|Chimney Camp Trail: a slice of heaven|
|Written by Jef Hatch, Pilot staff writer|
|July 20, 2012 09:35 pm|
Breaking the law in search of excitement is never an excuse, but when one gets to the end of a mountain-bike trail before seeing any “trail closed” signage, breaking the law is inevitable.
The Chimney Camp Trail near Ludlum House on the Winchuck River is currently closed by order of the U.S. Forest Service to help stem the spread of Sudden Oak Death and to avoid interaction between humans and the herbicide that has been sprayed in parts of the area.
The problem with the closure is that the “trail closed” signs aren’t posted in a conspicuous area, especially if mountain bikers start their trek in the wrong area and join the trail after the trailhead entrance – the entire area isn’t closed, just the trail.
Finding locations around Brookings in which to mountain bike can be difficult, but with the help of the Oregon South Coast Bike Ride Guide by Tom Baake, the Chimney Camp Trail was the first of many rides to be detailed in the Curry Coastal Pilot.
The trail – when the Forest Service reopens it – can be accessed from two locations: just past Ludlum House on the Winchuck River, or from the Chetco River side off Mt. Emily Road close to the Bombsite Trail trailhead.
The trail is generally clear with steps cut into the one tree that has fallen over the path.
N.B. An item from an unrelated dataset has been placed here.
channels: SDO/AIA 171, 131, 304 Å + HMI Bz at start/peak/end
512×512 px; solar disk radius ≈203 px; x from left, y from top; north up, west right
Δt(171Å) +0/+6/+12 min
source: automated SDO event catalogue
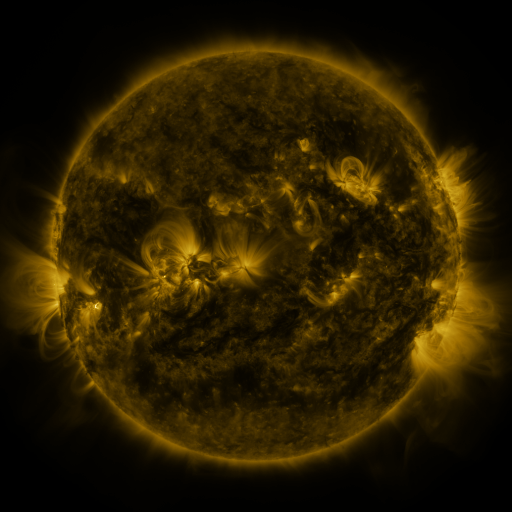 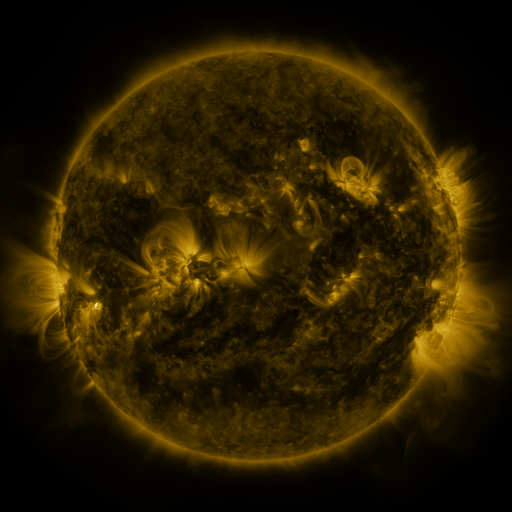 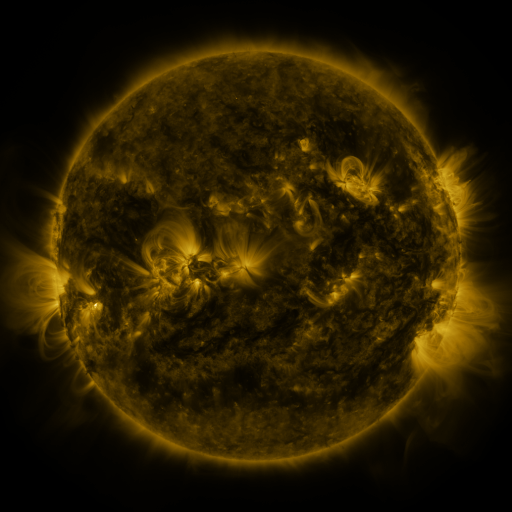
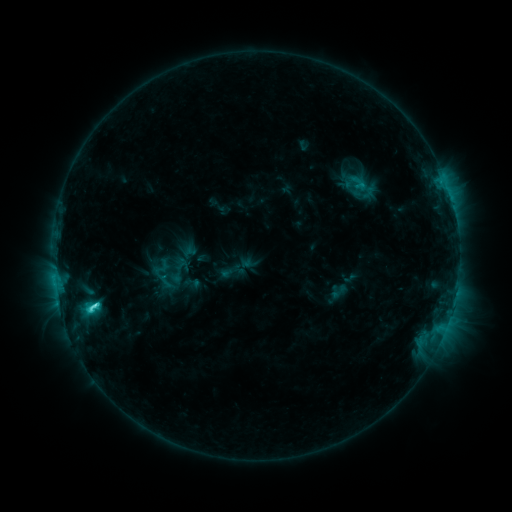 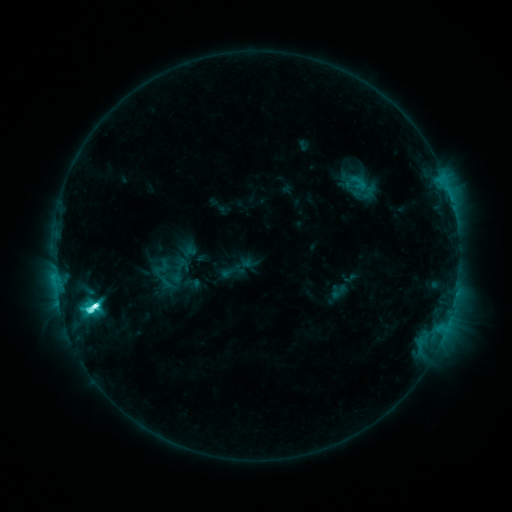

There are a number of smaller trees that lay on the ground to provide skilled riders with the challenge of trying to ride over them, or give novices the opportunity to get off the bike for a moment as they lift their rigs over the trunk.
There are a number of small creek crossings that necessitate portaging but with the exception of fording the Winchuck River, all creek crossings can be made without getting one’s feet wet.
The guide lists the trail as easy, and while there are some areas that require gearing down, the elevation doesn’t rise more than 200 feet above sea level.
The ride is an out-and-back ride unless measures are taken to ensure transportation at the other end of the trail from which the trip is begun.
One adult and three teenagers made the 2.9 mile trip in 1:06:55 with a short stop when it was found that the trail was closed.
It is worthy to note that the mosquito population is extremely high and bug spray would be recommended.
Editor’s note: Upon learning of the Sudden Oak Death in the area, the riders were instructed to thoroughly clean the tires and frames of their bikes and their shoes to reduce the likelihood of spreading SOD to other areas. Riders should refrain from entering any area closed for eradication and patiently wait for trails to reopen before using them.